Hi John: sorry for the late reply. For a single locale system, I wonder if it makes sense to issue a flag at run time such as ./prog --pus=0-15, which simply emulates tasksel. My humble opinion is that it does not; better just to make users of heterogeneous cores machines aware that tasksel effectively solves the problem. It appears that right now heterogeneous cores means that some cores are considerably slower, less powerful, and more energy-efficient. Not the cores that I want to use if the point is run things as fast as possible, and to balance the load among the cores. So here are my two cents. Best, Nelson.

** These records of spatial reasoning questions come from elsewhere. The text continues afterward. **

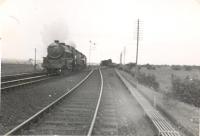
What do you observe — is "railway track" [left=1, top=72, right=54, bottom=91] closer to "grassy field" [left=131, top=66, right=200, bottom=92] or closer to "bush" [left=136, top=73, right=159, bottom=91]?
"bush" [left=136, top=73, right=159, bottom=91]

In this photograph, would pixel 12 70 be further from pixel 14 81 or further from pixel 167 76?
pixel 14 81

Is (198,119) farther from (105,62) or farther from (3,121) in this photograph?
(105,62)

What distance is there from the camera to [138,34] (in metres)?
46.2

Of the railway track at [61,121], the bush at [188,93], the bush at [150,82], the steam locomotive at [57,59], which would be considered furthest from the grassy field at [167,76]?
the railway track at [61,121]

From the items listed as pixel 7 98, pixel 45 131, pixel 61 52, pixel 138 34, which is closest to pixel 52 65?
pixel 61 52

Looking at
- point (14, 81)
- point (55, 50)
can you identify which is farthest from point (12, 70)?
point (14, 81)

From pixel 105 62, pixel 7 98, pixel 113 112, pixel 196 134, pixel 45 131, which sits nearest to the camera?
pixel 196 134

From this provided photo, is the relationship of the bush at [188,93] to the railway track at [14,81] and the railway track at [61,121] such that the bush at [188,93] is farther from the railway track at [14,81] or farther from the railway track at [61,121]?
the railway track at [14,81]

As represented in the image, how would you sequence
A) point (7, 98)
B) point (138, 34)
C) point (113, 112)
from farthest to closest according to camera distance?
1. point (138, 34)
2. point (7, 98)
3. point (113, 112)

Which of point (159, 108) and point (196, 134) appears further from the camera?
point (159, 108)

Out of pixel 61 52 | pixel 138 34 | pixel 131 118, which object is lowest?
pixel 131 118

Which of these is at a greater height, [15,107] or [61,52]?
[61,52]

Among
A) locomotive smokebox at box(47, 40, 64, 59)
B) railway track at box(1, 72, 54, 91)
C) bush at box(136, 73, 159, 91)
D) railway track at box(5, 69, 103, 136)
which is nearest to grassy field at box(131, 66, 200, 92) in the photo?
bush at box(136, 73, 159, 91)

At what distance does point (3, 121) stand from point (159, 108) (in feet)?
21.2
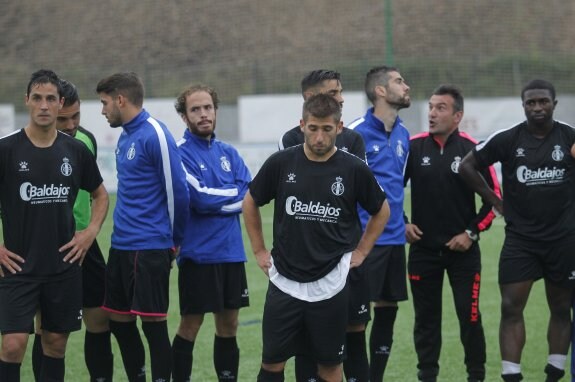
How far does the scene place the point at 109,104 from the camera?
265 inches

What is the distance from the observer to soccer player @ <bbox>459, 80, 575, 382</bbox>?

Nelson, it would be helpful if you could send me the output of "lstopo --of xml" on your machine. I hope to have better support for heterogeneous cores in Chapel 1.31.0, although it might just be a better error message, time permitting.
Hi Nelson — We're seeing an "attachment is missing" message here, potentially due to the file extension? Can you see if a .txt file extension works better, or mail it to me directly if not and I'll get it on here by hook or by crook?
Nelson, the next release of Chapel will include support for heterogeneous processing units. By default, the runtime will only use the performance (P) cores, although this behavior can be changed by setting CHPL_RT_USE_PU_KIND to one of "performance", "efficiency", or "all".